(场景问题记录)
========================================================================

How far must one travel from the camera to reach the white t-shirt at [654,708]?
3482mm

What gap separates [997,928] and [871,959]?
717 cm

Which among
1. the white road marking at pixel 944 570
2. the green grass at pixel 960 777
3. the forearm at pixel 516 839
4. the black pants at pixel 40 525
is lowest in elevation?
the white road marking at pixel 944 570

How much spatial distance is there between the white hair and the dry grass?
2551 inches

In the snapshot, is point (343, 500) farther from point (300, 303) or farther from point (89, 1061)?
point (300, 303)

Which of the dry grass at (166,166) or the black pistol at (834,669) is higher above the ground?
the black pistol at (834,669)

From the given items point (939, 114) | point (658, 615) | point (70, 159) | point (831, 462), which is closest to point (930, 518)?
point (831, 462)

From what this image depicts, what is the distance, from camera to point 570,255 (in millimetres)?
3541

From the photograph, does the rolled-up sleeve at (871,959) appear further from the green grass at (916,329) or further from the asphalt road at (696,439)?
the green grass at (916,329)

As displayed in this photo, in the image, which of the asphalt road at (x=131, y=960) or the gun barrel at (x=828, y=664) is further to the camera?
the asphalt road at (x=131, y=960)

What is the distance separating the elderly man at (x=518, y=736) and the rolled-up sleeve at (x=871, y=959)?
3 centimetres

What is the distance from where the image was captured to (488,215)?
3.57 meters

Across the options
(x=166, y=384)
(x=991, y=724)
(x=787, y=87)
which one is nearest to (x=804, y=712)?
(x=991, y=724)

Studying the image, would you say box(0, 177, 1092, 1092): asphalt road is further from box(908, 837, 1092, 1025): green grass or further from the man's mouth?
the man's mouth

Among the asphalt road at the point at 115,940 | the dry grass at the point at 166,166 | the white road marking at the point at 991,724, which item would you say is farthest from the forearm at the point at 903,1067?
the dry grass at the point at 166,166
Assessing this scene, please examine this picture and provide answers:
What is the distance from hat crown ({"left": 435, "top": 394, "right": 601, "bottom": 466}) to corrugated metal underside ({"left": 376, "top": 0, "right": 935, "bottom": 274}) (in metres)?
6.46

========================================================================

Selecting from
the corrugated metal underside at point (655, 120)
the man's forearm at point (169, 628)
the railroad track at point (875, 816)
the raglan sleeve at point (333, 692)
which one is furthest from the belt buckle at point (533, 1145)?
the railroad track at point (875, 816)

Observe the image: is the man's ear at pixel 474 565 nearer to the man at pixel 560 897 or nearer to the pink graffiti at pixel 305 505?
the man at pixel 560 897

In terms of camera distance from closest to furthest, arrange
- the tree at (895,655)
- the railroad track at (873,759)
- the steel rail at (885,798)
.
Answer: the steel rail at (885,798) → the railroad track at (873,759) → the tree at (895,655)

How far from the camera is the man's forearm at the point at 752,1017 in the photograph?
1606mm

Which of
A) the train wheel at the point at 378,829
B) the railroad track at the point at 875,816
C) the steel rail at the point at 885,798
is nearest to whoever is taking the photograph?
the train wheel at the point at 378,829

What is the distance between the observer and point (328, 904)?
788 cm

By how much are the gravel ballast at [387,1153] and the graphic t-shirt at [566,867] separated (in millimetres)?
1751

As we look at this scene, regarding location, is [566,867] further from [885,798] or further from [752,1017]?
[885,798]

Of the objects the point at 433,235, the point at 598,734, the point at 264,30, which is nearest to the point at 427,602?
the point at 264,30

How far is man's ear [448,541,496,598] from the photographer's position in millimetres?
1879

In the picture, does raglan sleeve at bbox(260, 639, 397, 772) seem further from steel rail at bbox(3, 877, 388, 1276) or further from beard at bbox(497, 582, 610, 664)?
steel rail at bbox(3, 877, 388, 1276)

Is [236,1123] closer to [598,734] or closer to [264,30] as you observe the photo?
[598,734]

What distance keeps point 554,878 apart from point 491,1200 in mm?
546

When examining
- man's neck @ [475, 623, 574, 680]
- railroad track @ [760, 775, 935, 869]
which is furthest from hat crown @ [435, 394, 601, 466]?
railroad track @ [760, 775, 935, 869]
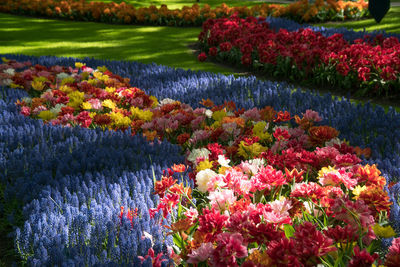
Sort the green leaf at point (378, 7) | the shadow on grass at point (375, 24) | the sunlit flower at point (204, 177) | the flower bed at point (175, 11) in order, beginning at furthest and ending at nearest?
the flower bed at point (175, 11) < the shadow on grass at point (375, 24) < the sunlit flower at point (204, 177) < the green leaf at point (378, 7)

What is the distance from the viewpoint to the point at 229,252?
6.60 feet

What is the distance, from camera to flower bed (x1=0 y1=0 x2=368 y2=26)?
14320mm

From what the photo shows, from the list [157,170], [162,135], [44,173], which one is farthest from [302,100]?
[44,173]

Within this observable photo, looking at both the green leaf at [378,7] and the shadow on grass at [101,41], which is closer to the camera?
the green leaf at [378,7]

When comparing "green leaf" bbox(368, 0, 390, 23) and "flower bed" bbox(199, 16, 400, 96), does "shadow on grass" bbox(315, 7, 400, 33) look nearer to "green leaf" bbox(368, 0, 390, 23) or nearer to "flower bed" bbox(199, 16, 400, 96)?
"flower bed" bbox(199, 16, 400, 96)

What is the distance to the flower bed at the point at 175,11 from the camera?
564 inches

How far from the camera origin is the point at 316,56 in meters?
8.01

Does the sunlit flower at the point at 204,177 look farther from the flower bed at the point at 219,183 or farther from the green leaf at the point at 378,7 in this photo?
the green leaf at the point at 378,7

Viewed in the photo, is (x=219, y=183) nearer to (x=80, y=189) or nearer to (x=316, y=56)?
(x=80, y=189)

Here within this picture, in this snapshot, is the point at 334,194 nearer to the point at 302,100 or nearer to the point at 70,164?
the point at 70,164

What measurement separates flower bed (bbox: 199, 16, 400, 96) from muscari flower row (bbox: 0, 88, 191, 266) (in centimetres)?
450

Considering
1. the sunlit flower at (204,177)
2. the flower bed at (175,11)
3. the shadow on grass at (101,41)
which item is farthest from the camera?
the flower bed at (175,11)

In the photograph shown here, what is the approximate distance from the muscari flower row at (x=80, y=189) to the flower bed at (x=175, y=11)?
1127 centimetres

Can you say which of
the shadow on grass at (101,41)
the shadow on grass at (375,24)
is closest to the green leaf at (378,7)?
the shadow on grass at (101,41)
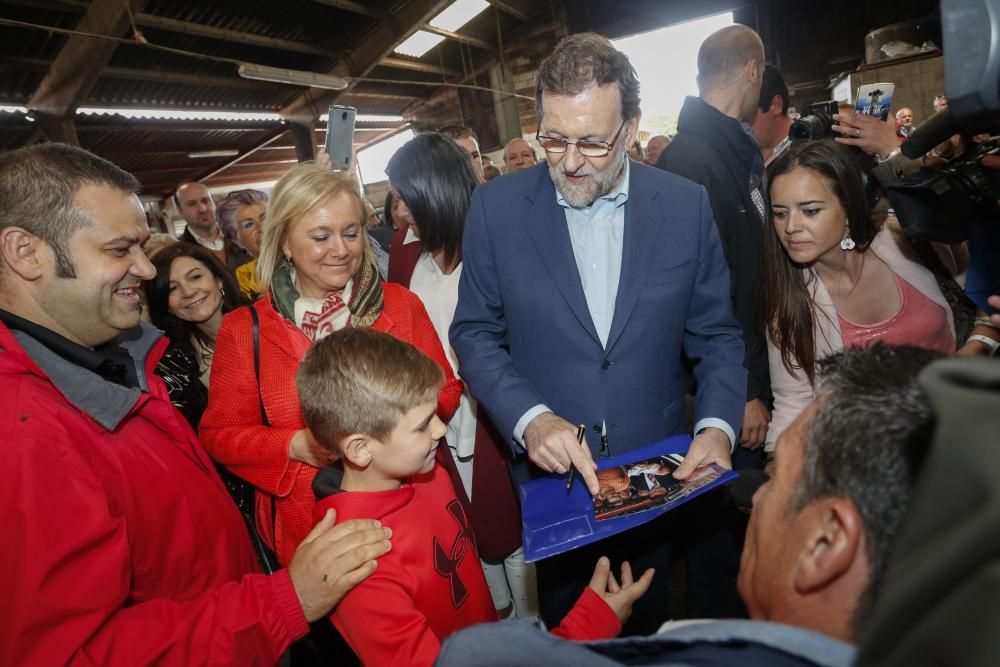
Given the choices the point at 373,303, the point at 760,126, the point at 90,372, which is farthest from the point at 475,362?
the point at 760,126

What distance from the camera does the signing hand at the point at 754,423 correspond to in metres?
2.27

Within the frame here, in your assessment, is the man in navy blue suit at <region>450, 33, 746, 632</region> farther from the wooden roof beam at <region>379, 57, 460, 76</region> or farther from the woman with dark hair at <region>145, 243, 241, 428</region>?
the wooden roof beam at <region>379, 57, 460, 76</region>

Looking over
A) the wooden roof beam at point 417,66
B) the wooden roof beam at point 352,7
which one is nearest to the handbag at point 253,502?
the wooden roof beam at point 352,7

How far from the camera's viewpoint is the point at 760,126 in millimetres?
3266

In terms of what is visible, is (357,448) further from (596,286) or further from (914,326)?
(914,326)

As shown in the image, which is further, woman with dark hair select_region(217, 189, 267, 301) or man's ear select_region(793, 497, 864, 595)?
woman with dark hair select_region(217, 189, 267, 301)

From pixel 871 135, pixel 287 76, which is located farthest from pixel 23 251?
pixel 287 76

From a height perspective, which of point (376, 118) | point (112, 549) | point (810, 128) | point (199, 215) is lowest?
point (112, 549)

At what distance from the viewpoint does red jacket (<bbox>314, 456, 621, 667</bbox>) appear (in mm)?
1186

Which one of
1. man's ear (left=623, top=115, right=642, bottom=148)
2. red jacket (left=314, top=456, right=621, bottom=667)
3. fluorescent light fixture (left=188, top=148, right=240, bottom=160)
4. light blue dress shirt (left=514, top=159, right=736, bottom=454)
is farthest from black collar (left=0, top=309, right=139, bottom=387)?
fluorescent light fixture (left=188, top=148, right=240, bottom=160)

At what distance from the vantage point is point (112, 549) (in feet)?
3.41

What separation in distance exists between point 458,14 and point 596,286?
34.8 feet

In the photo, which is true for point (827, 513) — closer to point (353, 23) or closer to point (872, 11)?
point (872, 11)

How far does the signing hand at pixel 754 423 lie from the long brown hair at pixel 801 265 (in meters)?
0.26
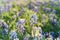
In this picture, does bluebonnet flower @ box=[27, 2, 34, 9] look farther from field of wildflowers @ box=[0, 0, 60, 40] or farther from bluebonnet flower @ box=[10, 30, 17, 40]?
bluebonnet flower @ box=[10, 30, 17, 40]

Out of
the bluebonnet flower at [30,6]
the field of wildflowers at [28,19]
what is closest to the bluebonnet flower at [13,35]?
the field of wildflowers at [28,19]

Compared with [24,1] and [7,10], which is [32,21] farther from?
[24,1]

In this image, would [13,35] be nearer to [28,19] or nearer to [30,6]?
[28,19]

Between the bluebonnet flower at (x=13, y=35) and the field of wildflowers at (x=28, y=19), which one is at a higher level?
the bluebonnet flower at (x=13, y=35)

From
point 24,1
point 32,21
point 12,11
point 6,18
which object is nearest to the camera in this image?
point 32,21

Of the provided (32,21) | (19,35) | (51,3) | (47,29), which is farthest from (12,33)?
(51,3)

========================================================================

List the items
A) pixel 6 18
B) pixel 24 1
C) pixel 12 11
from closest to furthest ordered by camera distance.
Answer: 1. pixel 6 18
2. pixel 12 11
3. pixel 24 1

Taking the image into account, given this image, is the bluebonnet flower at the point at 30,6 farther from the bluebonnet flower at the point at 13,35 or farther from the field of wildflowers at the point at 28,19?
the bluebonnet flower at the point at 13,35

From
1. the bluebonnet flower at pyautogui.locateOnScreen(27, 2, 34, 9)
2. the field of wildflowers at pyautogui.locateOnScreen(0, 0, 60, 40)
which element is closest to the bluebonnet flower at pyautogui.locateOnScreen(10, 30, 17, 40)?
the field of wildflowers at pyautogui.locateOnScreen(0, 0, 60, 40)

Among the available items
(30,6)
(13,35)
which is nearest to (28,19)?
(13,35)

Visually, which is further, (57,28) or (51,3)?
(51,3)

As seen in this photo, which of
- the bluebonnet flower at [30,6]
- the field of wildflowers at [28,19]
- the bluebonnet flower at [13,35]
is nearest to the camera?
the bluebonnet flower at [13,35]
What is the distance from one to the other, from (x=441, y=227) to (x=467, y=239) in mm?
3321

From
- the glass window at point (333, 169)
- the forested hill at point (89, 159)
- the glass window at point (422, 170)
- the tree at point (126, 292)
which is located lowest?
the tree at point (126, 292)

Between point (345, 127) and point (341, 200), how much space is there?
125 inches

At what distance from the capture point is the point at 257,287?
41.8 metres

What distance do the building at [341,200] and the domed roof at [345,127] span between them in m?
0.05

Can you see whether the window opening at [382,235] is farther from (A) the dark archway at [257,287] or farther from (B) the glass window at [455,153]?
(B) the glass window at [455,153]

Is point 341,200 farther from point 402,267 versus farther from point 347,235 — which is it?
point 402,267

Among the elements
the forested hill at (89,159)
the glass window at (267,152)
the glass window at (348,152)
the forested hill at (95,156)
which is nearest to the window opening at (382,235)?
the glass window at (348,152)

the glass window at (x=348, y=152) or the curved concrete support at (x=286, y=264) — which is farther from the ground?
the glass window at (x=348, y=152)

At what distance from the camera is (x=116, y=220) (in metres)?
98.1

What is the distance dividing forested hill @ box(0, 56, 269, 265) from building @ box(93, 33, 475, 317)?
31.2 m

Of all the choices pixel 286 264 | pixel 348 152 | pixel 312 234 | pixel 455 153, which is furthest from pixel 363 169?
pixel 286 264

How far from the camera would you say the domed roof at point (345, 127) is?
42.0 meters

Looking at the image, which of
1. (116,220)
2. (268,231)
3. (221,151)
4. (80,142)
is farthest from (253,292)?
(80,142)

========================================================================

逐字照录从含有“How far must”的那一行起、到含有“2551 inches”的那一行止的所有行，首尾两行都包括在内。

How far must one travel from the camera to reach the white t-shirt at [654,708]?
3482mm

What gap separates [997,928] and [871,959]?
717 cm

Which among
1. the white road marking at pixel 944 570
2. the green grass at pixel 960 777
3. the forearm at pixel 516 839
4. the black pants at pixel 40 525
is lowest in elevation?
the white road marking at pixel 944 570

How much spatial distance is there between the white hair and the dry grass?
2551 inches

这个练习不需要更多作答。